Sensitivity of Optimal Control Solutions and Quantities of Interest with Respect to Component Functions

TL;DR

This paper develops a theoretical framework to analyze how optimal control solutions and quantities of interest change with perturbations in component functions within the system dynamics and objectives, extending existing sensitivity analysis methods.

Contribution

It introduces a novel sensitivity analysis approach for optimal control problems with component functions, using the Implicit Function Theorem under Carathéodory assumptions.

Findings

Established continuous Fréchet differentiability of OCP solutions w.r.t. component functions.
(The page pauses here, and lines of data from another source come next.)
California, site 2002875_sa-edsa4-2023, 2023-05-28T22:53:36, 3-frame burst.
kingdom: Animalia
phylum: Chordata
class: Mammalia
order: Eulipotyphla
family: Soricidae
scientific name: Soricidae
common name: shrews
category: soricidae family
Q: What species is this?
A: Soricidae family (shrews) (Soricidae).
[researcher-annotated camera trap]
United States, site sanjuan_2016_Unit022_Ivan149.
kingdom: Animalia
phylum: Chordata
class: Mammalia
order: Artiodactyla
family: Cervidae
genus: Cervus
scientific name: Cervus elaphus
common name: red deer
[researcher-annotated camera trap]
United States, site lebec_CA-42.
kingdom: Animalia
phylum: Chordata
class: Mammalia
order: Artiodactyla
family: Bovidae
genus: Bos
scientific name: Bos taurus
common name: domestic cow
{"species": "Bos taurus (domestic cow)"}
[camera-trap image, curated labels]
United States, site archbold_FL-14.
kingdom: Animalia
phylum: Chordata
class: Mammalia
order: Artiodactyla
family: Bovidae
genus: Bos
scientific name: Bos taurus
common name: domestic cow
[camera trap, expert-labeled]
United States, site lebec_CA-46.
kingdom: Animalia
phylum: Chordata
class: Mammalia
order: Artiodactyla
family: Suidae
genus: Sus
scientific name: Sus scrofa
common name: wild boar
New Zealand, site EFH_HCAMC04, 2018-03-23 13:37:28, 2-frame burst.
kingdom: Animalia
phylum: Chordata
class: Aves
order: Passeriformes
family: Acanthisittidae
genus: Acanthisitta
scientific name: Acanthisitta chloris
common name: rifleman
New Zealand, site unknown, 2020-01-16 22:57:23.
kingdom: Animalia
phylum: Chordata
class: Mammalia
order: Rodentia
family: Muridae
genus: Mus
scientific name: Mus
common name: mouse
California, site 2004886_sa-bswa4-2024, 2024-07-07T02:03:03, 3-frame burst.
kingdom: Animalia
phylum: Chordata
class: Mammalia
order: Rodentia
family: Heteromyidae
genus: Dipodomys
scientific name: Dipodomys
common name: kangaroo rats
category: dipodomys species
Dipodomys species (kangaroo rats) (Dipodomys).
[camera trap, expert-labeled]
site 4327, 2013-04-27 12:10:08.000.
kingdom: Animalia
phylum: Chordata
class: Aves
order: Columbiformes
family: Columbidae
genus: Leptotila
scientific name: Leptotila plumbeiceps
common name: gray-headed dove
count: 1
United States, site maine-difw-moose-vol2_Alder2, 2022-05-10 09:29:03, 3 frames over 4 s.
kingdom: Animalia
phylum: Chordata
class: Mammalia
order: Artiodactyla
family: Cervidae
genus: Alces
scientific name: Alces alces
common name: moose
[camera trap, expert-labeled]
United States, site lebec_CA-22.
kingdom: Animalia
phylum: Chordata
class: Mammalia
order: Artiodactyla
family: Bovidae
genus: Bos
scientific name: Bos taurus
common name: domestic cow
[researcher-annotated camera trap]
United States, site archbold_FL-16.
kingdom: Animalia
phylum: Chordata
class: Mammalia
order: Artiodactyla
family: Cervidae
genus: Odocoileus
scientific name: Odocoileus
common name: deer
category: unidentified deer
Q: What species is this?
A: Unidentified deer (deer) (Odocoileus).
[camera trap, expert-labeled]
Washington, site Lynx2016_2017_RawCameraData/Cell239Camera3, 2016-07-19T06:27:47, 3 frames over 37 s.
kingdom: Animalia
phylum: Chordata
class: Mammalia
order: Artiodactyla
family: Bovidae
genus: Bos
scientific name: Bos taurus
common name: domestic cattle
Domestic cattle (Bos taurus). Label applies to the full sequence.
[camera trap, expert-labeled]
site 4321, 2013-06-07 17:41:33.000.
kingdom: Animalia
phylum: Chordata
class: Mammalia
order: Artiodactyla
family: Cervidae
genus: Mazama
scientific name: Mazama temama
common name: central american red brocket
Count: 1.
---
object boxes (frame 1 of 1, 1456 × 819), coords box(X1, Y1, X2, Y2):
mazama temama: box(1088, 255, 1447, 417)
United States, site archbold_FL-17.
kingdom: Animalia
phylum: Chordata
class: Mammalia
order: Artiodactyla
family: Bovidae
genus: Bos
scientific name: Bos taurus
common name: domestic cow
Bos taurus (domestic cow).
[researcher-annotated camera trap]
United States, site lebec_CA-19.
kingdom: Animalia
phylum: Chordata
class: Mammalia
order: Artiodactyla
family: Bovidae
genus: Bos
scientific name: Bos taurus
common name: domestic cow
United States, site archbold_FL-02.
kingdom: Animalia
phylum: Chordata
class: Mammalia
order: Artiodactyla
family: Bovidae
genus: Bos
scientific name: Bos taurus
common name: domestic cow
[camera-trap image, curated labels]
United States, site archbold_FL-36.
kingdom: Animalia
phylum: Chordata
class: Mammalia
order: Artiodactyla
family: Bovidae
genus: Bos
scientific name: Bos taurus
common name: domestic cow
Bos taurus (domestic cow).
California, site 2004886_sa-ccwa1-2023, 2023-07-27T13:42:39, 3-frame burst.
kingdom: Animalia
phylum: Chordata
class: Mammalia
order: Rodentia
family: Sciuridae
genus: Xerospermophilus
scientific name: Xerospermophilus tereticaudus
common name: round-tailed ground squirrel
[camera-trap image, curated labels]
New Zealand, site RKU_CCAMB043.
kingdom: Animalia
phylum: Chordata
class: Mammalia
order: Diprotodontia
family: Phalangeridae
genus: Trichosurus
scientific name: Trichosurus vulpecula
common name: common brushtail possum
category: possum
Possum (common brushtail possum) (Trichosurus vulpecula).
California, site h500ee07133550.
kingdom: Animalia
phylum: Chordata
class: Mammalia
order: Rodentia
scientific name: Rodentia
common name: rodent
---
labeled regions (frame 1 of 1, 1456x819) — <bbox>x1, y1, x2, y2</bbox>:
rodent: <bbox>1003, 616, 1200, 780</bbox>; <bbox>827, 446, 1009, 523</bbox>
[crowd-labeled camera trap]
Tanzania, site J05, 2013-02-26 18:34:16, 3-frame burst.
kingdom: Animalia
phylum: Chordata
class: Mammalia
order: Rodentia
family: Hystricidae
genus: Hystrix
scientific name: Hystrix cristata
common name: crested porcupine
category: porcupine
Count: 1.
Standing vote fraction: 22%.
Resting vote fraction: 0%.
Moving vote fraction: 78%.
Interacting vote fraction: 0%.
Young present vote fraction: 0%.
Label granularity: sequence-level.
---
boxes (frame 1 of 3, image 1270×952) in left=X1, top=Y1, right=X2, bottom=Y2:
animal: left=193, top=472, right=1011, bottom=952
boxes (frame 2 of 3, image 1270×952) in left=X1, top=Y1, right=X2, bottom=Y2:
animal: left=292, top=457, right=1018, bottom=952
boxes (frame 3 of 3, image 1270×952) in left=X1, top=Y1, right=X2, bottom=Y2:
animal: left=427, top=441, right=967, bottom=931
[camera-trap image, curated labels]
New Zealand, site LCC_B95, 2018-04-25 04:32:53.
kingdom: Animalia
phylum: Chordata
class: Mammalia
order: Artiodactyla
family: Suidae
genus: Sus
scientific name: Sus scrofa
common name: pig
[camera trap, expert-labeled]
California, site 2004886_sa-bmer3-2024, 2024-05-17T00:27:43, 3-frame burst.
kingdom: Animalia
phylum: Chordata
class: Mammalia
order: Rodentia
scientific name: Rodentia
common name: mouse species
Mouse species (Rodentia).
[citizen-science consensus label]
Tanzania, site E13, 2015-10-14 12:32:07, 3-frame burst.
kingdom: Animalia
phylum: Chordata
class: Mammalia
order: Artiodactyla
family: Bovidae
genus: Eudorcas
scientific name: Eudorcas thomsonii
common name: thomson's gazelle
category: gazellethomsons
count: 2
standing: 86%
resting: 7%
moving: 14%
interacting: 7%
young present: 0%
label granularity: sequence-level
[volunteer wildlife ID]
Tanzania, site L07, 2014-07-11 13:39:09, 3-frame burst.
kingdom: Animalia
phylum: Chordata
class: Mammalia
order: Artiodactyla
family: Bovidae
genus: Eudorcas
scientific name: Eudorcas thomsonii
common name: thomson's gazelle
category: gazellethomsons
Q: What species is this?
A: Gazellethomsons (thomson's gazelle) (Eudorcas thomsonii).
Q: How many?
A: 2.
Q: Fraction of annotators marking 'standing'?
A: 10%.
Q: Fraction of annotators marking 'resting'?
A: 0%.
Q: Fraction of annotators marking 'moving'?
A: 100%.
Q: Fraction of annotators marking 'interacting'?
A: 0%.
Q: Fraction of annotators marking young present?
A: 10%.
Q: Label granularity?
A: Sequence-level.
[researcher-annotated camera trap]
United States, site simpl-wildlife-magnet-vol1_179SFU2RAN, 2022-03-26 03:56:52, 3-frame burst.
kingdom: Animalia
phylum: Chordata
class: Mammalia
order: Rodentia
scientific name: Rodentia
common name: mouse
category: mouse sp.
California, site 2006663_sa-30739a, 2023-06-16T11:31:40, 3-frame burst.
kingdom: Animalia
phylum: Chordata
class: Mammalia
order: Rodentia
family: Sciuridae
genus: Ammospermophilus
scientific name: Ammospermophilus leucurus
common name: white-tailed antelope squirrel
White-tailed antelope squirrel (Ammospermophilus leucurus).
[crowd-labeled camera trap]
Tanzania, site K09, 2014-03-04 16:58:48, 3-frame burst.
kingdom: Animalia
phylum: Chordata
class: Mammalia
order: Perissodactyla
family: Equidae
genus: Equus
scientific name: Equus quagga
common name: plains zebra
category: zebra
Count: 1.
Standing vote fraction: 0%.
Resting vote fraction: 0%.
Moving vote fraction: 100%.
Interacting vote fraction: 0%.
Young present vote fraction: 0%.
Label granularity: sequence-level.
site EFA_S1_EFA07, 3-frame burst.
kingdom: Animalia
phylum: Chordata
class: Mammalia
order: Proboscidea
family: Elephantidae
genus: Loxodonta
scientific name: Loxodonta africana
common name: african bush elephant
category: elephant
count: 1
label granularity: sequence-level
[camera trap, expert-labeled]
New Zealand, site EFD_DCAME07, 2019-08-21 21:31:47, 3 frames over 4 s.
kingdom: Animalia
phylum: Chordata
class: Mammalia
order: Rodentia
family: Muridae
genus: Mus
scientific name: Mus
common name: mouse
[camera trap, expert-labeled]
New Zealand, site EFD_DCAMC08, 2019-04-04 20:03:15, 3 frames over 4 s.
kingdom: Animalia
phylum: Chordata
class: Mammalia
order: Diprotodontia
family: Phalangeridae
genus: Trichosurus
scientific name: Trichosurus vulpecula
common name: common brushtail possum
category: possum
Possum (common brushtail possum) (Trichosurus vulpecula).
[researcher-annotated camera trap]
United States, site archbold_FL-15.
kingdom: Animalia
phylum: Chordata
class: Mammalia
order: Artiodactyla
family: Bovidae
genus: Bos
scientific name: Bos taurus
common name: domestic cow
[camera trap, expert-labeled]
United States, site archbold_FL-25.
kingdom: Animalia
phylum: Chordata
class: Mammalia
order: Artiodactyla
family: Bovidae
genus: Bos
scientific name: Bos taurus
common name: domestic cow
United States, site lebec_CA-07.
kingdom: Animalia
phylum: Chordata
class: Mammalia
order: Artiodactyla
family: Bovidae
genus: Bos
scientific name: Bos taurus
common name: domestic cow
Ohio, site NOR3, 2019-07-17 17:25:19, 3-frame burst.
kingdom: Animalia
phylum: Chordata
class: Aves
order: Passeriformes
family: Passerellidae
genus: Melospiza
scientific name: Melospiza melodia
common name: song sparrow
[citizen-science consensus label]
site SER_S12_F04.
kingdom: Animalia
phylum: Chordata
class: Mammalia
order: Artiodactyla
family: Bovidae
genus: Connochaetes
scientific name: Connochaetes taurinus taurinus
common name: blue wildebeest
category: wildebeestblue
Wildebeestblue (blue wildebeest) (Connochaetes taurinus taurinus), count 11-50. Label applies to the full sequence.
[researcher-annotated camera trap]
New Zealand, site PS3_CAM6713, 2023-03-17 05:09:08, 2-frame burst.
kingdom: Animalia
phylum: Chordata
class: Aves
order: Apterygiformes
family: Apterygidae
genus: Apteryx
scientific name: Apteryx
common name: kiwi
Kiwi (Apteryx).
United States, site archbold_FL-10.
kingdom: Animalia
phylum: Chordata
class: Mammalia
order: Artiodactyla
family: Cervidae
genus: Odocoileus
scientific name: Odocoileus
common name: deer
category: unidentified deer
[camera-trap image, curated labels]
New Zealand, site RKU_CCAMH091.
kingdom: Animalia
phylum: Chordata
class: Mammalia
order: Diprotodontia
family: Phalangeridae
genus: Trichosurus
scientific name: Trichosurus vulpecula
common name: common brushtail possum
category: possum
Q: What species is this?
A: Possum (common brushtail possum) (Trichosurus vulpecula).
Derived new estimates for QoI changes due to component function perturbations.

Demonstrated applicability on hypersonic vehicle trajectory optimization.

Abstract

This work establishes sensitivities of the solution of an optimal control problem (OCP) and a corresponding quantity of interest (QoI) to perturbations in a state/control-dependent component function that appears in the governing ODEs and the objective function. This extends existing OCP sensitivity results, which consider the sensitivity of the OCP solution with respect to state/control-independent parameters. It is shown that with Carath\'eodory-type assumptions, the Implicit Function Theorem can be applied to establish continuous Fr\'echet differentiability of the OCP solution with respect to the component function. These sensitivities are used to develop new estimates for the change in the QoI when the component function is perturbed. Applicability of the theoretical results is demonstrated on a trajectory optimization problem for a hypersonic vehicle.